Close up of water dropping from a brass metal tap on a human hand

Emergenza idrica a Cosenza, Mancini: “Il vero problema è la rete comunale vecchia”

«Il problema – spiega Mancini – non è che l’acqua manca. Cosenza è servita da cinque acquedotti, un campo pozzi e sedici serbatoi. Il vero problema è una rete comunale vecchia, piena di perdite, che negli ultimi anni non è mai stata realmente modernizzata. Mentre migliaia di litri d’acqua si disperdono nel terreno, tante famiglie sono costrette a vivere con continui razionamenti».

Giacomo Mancini

Secondo Mancini, «per cinque anni si è andati avanti esclusivamente con interventi tampone, senza una strategia capace di affrontare il problema alla radice. Così si rincorrono le emergenze, ma non si risolvono mai».

L’esponente socialista evidenzia i limiti del comune capoluogo: «È troppo semplice limitarsi a scaricare ogni responsabilità su Sorical. Al di là delle rispettive competenze, il Comune ha il dovere di programmare, progettare e costruire una visione. A pochi chilometri da noi opera l’Università della Calabria, con competenze di assoluto livello nella gestione delle reti idriche e delle nuove tecnologie. È incomprensibile che queste professionalità non siano mai state coinvolte».
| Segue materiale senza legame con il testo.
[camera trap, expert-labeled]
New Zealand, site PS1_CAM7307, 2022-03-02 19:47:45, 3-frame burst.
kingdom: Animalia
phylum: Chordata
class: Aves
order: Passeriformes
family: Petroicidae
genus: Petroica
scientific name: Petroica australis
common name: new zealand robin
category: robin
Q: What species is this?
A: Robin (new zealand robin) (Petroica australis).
Un Piano Acqua per la città

Per Mancini la priorità è avviare un Piano Acqua per Cosenza, fondato sull’innovazione tecnologica e sulla riduzione delle perdite. «Oggi esistono sistemi di monitoraggio digitale, sensori e strumenti di telecontrollo che consentono di individuare rapidamente le perdite, ridurre gli sprechi e rendere molto più efficiente la rete. È su questo che bisogna investire, insieme al progressivo ammodernamento delle infrastrutture».
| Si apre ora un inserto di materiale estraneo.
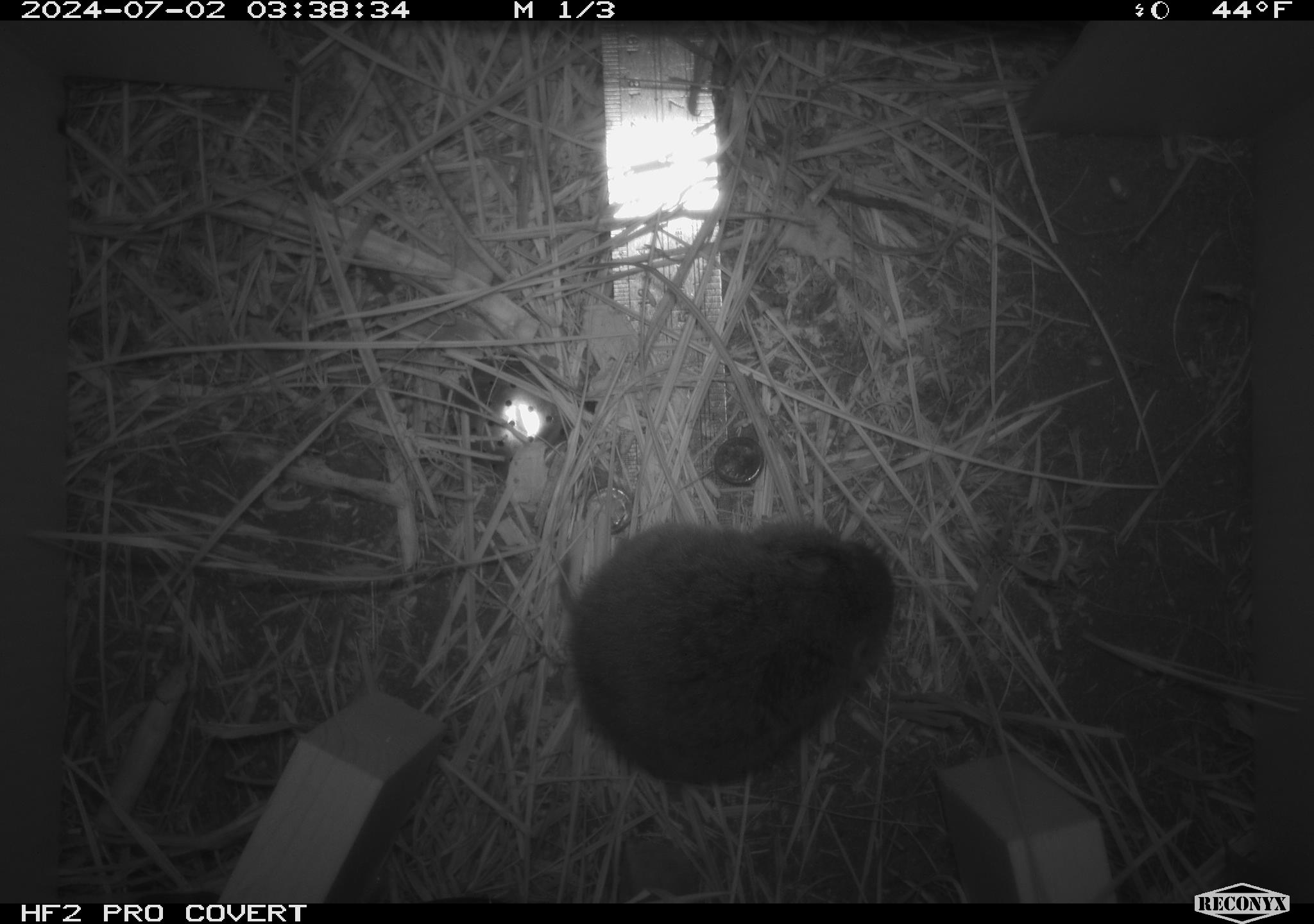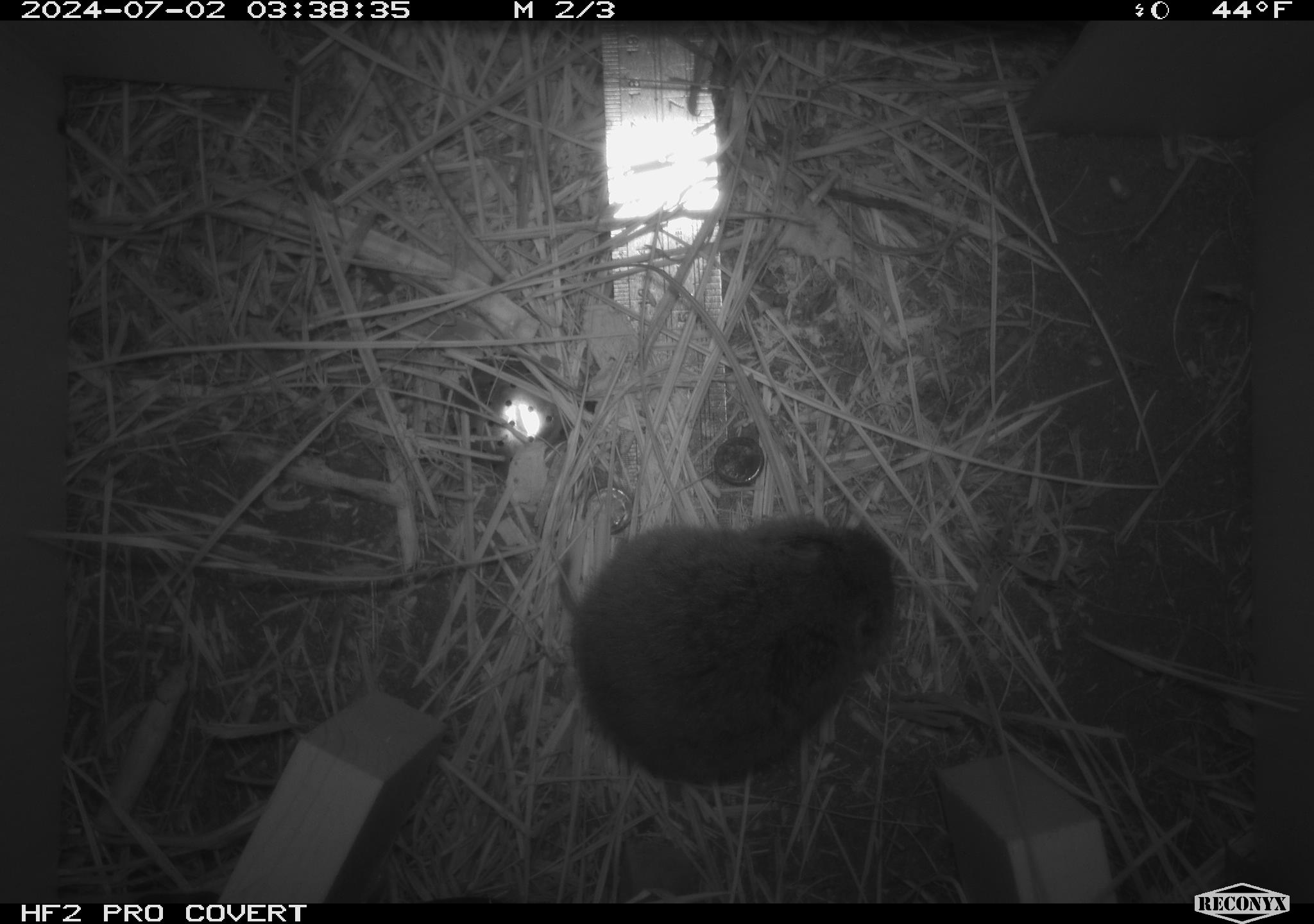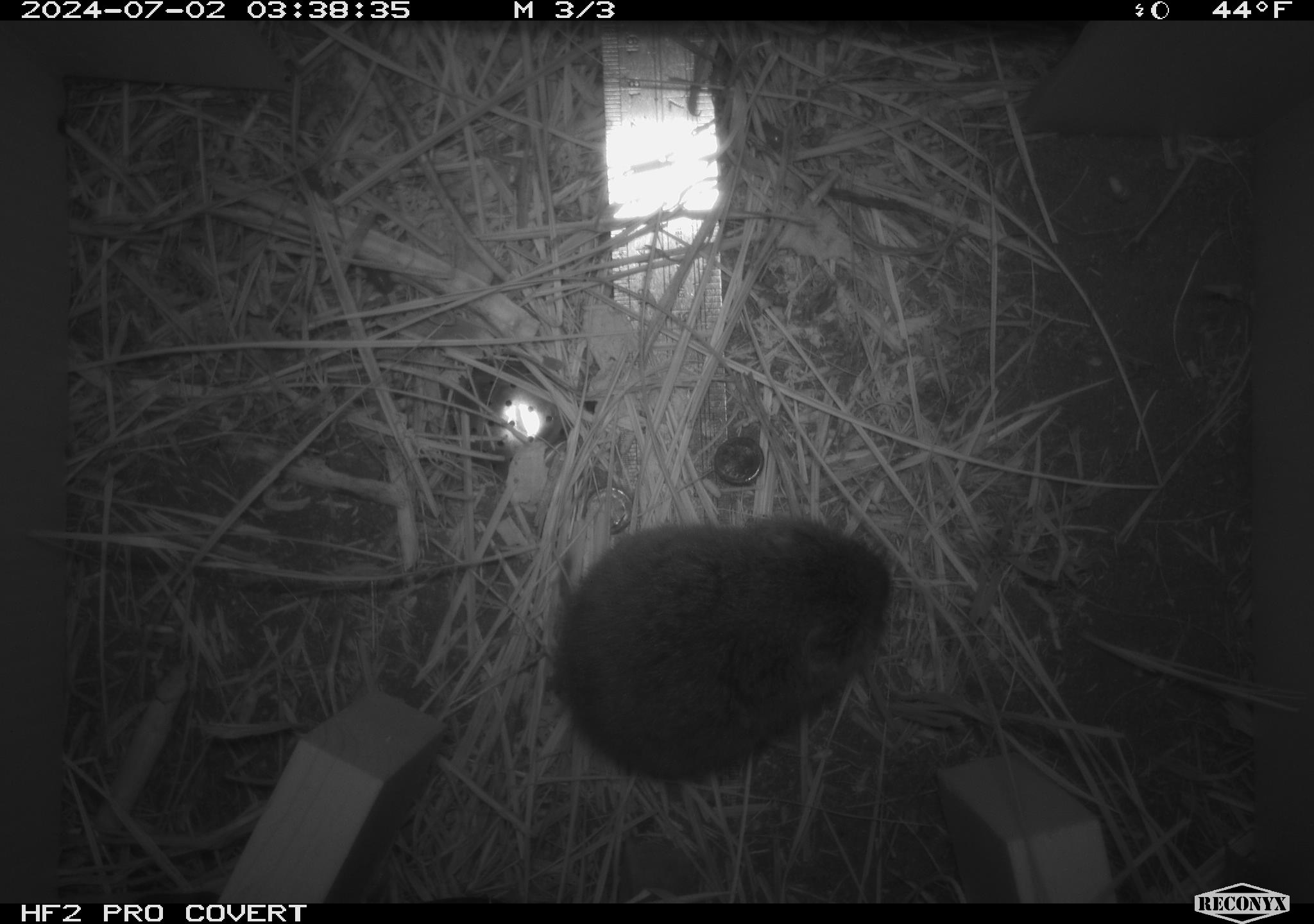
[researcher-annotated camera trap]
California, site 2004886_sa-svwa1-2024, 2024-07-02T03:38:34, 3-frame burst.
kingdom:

Infine la critica all’attuale gestione amministrativa: «Per trovare le perdite sembra non esserci mai tempo. Per chiedere ai cittadini il pagamento delle bollette, invece, l’organizzazione è sempre puntuale. Così non si governa una città. Governare significa prevenire i problemi, investire nelle infrastrutture e utilizzare le migliori competenze disponibili. L’acqua sarà una delle grandi sfide dei prossimi decenni. È tempo di cambiare direzione e restituire ai cosentini un servizio moderno, efficiente e all’altezza delle loro aspettative».